El deporte drogadicto, marca EEUU, está en pleno auge

El financiamiento de la contra, su consecuente efecto multiplicador y el pretexto ejemplar para amplificar y justificar el relato del narcoestado y los gastos (y presencia logística) del Comando Sur para la supuesta "lucha contra las drogas" en esta parte de la región, como lo afirman desde la Escuela de Inteligencia y Contrainteligencia General de Brigada Florencio O'Leary.  

Si a eso se le suma que hay casos en la justicia estadounidense y venezolana donde se comprueba que hay un comercio ilegal de armas estadounidenses en Venezuela, es válido intuir que la Guerra Global Contra las Drogas tiene su "daño colateral", su efecto premeditado, en la ofensiva contra Venezuela, ya que gran parte de las contrainsurgencias montadas por el complejo de la industria militar se ha centrado en que ésta sea una de sus fuentes de financiamiento y que el mercado veneco también esté lo suficientemente abastecido para dañar la psiquis colectiva, también premeditadamente.

Pero si no se llegara a creer en esto y usted pensara que es pura conspiranoia, sólo basta con ver el mapa del Comando Sur (más abajo) sobre las rutas de narcotráfico para decir que la "Guerra Global contra las Drogas" tiene un gran resultado ultra simbólico post-Uribe para continuar justificando la presencia de las bases: la principal salida de los envíos de coca proviene de Colombia, el país que más han militarizado y controlado en una región donde la IV Flota navega para "luchar" contra el narcotráfico.

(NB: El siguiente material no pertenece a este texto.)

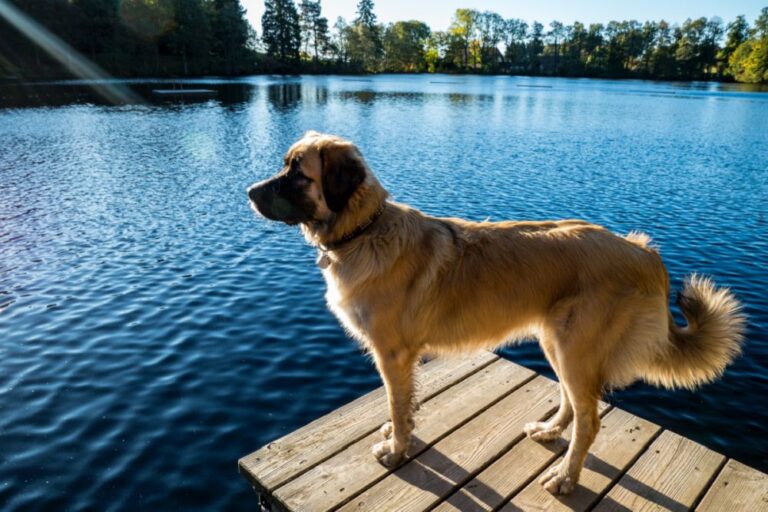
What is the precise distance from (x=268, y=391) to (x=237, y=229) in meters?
8.44

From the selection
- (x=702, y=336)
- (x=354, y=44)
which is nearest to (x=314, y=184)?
(x=702, y=336)

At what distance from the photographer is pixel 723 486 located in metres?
4.20

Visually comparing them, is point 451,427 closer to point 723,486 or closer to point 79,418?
point 723,486

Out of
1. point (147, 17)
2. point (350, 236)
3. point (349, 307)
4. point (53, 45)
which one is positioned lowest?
point (349, 307)

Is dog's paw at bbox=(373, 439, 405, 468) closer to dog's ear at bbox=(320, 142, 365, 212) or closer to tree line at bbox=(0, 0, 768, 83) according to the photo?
dog's ear at bbox=(320, 142, 365, 212)

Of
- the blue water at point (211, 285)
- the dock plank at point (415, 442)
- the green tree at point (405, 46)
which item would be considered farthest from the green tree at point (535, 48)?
the dock plank at point (415, 442)

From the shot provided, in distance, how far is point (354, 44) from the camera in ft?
468

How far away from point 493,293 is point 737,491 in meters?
2.63

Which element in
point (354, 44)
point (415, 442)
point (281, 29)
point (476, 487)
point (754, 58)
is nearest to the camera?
point (476, 487)

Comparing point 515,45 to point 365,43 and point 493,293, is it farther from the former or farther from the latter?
point 493,293

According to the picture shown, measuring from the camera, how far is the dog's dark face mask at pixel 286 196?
4211mm

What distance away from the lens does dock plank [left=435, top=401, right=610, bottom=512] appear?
403 centimetres

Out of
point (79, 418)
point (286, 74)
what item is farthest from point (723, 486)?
point (286, 74)

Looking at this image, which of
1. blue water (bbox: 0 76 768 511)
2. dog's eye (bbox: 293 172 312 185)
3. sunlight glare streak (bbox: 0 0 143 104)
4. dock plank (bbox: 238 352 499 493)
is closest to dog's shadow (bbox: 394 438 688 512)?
dock plank (bbox: 238 352 499 493)
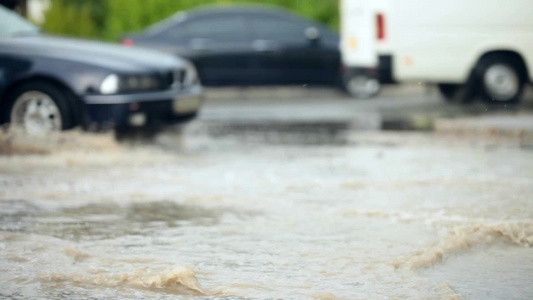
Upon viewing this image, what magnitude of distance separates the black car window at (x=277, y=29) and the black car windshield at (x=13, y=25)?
636 cm

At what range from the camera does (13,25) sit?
12.6m

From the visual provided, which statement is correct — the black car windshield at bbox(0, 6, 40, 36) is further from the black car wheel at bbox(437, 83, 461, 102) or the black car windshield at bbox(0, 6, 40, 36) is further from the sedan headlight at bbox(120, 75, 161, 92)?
the black car wheel at bbox(437, 83, 461, 102)

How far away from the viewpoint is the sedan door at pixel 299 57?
18500 millimetres

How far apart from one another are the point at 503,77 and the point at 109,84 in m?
6.66

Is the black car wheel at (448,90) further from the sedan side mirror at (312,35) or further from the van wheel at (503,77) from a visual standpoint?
the sedan side mirror at (312,35)

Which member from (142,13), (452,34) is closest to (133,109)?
(452,34)

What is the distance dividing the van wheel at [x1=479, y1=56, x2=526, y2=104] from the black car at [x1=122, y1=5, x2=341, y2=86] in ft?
10.4

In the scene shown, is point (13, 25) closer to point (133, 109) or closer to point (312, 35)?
point (133, 109)

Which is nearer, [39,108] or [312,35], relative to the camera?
[39,108]

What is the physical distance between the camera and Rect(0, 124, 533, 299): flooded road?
5207mm

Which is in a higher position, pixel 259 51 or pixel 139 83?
pixel 139 83

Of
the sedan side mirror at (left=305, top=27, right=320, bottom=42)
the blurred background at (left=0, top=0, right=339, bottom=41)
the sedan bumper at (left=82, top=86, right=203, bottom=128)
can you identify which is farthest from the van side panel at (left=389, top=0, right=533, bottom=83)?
the blurred background at (left=0, top=0, right=339, bottom=41)

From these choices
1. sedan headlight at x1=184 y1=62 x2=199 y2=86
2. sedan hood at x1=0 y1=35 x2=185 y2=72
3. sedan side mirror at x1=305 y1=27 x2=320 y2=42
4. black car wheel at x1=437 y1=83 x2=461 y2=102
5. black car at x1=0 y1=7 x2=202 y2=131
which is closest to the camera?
black car at x1=0 y1=7 x2=202 y2=131

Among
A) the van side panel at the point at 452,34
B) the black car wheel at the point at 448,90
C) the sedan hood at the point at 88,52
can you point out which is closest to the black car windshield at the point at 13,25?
the sedan hood at the point at 88,52
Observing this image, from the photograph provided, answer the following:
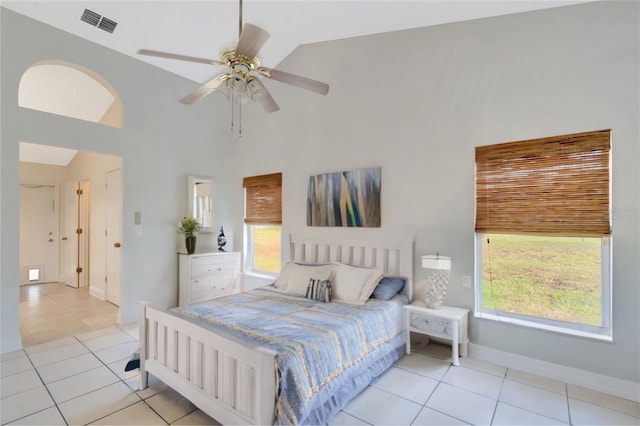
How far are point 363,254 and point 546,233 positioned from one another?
1825 millimetres

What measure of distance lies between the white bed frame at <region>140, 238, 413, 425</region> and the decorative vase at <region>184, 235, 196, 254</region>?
206 cm

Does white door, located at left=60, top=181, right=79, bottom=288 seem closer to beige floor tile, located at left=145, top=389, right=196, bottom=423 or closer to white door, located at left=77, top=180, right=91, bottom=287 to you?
white door, located at left=77, top=180, right=91, bottom=287

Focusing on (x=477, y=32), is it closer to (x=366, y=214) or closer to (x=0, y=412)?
(x=366, y=214)

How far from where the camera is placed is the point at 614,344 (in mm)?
2416

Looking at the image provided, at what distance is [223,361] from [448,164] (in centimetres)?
274

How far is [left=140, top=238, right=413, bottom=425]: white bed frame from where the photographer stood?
1676 millimetres

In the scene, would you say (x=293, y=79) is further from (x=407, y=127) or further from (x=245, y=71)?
(x=407, y=127)

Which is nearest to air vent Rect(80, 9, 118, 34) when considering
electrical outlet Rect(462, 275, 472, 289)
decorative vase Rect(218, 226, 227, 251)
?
decorative vase Rect(218, 226, 227, 251)

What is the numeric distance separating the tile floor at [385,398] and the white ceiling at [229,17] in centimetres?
324

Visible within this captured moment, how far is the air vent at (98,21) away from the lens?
3189mm

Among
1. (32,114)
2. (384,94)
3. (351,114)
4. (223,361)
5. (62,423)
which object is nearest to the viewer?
(223,361)

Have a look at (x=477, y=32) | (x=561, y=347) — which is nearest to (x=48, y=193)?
(x=477, y=32)

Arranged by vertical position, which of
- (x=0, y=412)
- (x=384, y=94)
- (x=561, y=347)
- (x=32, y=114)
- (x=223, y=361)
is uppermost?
(x=384, y=94)

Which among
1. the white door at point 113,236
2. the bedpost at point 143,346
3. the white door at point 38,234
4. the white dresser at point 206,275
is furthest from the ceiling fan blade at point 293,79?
the white door at point 38,234
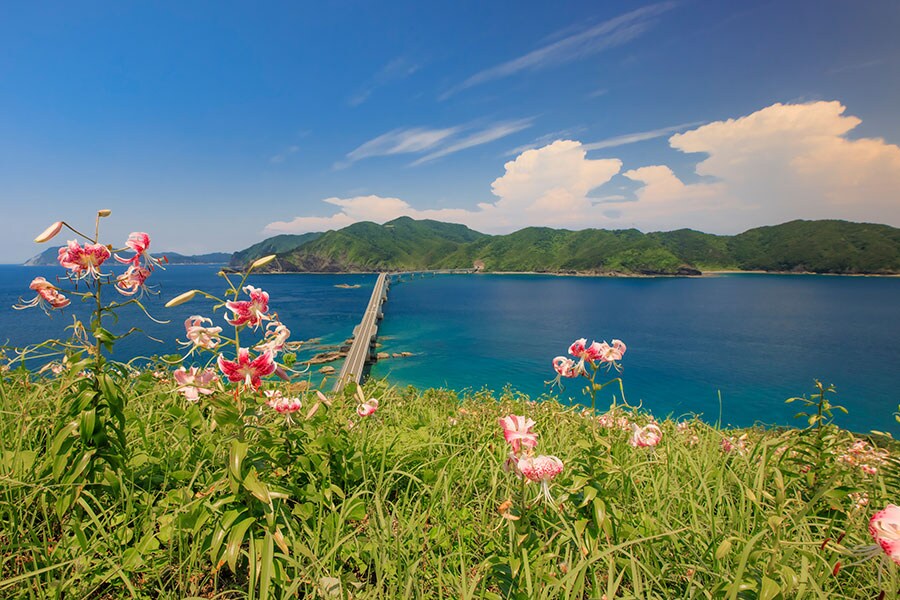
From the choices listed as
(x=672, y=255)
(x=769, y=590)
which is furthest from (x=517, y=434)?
(x=672, y=255)

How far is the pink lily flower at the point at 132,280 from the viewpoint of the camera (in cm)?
223

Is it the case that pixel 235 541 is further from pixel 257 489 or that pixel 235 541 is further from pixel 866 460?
pixel 866 460

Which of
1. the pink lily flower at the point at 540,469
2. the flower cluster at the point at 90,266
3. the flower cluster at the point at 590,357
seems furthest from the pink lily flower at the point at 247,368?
the flower cluster at the point at 590,357

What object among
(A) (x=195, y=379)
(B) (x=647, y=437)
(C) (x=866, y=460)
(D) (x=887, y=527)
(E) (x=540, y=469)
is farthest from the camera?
(C) (x=866, y=460)

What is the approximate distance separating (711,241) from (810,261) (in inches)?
1686

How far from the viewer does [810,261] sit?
13212 centimetres

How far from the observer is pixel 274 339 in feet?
6.59

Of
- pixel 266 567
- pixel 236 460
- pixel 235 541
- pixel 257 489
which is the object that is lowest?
A: pixel 266 567

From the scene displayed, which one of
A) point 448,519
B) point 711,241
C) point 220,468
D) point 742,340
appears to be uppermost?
point 711,241

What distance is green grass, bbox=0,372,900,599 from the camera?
5.98ft

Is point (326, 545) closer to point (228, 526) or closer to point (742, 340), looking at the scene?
point (228, 526)

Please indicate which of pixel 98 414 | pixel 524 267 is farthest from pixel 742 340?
pixel 524 267

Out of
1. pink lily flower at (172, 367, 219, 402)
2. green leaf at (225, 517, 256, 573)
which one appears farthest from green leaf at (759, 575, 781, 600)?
pink lily flower at (172, 367, 219, 402)

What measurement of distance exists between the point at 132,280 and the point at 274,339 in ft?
3.69
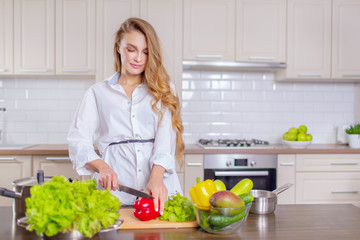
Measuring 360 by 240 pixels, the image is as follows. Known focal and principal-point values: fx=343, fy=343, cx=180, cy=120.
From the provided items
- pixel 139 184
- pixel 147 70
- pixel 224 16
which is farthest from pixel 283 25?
pixel 139 184

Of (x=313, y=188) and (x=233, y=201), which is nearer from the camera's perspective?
(x=233, y=201)

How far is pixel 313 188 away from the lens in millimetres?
3061

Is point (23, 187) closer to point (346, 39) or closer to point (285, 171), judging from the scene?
point (285, 171)

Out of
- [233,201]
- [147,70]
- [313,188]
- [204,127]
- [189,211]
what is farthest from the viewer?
[204,127]

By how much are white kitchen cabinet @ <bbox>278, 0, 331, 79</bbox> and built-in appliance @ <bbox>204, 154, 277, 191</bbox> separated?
2.97ft

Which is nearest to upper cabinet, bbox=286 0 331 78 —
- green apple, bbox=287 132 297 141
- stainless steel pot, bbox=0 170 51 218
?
green apple, bbox=287 132 297 141

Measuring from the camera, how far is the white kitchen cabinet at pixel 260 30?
325cm

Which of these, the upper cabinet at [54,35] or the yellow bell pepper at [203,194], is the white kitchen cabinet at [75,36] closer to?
the upper cabinet at [54,35]

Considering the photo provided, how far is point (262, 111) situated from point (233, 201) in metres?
2.70

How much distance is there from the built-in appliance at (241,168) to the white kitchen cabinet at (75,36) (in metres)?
1.40

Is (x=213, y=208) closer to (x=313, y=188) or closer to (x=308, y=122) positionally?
(x=313, y=188)

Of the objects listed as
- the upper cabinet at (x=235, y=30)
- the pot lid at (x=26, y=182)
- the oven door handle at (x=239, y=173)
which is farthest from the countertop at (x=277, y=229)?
the upper cabinet at (x=235, y=30)

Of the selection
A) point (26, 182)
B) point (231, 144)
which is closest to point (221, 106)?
point (231, 144)

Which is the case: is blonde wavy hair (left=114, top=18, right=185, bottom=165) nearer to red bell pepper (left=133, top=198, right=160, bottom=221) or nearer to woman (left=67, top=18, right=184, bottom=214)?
woman (left=67, top=18, right=184, bottom=214)
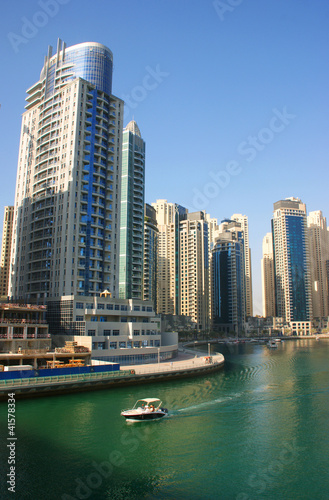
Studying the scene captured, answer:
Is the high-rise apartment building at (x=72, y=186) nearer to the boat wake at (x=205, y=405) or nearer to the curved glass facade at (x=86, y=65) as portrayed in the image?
the curved glass facade at (x=86, y=65)

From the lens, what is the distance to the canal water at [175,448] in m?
27.1

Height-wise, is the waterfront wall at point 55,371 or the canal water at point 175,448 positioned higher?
the waterfront wall at point 55,371

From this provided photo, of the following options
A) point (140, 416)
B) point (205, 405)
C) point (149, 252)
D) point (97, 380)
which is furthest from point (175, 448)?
point (149, 252)

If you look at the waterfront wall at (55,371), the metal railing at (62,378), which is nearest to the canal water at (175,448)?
the metal railing at (62,378)

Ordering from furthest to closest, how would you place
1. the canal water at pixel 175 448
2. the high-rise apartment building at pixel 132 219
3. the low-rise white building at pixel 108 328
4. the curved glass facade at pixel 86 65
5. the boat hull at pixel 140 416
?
the high-rise apartment building at pixel 132 219 < the curved glass facade at pixel 86 65 < the low-rise white building at pixel 108 328 < the boat hull at pixel 140 416 < the canal water at pixel 175 448

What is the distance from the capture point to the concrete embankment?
53.2 meters

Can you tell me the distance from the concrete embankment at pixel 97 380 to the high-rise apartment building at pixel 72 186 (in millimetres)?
29741

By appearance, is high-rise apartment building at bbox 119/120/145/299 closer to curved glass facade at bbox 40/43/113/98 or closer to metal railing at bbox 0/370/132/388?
curved glass facade at bbox 40/43/113/98

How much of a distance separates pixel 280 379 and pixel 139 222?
69.5 m

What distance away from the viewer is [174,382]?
222 feet

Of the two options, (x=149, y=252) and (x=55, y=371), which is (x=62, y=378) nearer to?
(x=55, y=371)

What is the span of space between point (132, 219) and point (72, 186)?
32771mm

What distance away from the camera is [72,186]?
305ft

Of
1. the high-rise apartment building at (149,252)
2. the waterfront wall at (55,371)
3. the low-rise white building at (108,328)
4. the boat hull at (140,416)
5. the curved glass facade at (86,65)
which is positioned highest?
the curved glass facade at (86,65)
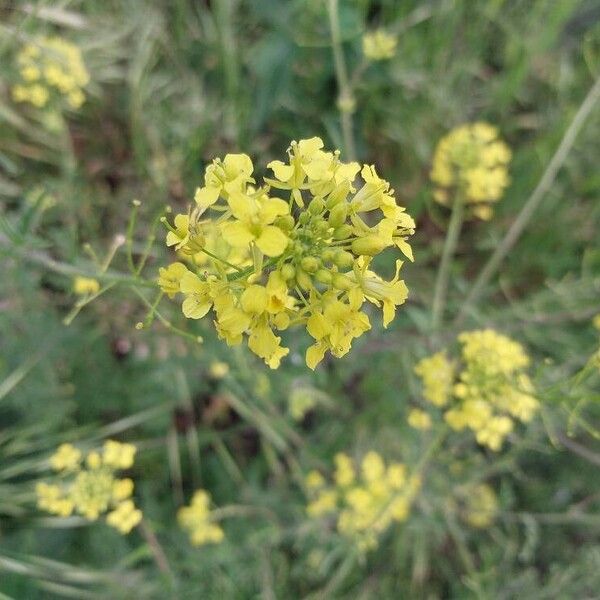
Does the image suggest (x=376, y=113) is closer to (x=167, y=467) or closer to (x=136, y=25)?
(x=136, y=25)

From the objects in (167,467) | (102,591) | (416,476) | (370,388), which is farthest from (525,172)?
(102,591)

Disolver fronteras (México), "encargarse" y "asesorar" a las naciones con poca capacidad para enfrentar el problema del narcotráfico (Centroamérica) y acusar con una conveniencia deslumbrante a los países que han acopiado la mayor cantidad de resultados en la lucha contra el narcotráfico desde que la DEA fue expulsada de su soberanía (Bolivia, Venezuela), para, finalmente, criminalizar a mansalva a quienes les interese como un narcoestado. Justo cuando la coyuntura necesita levantar un expediente criminalizador que forme parte de la agresión de espectro completo.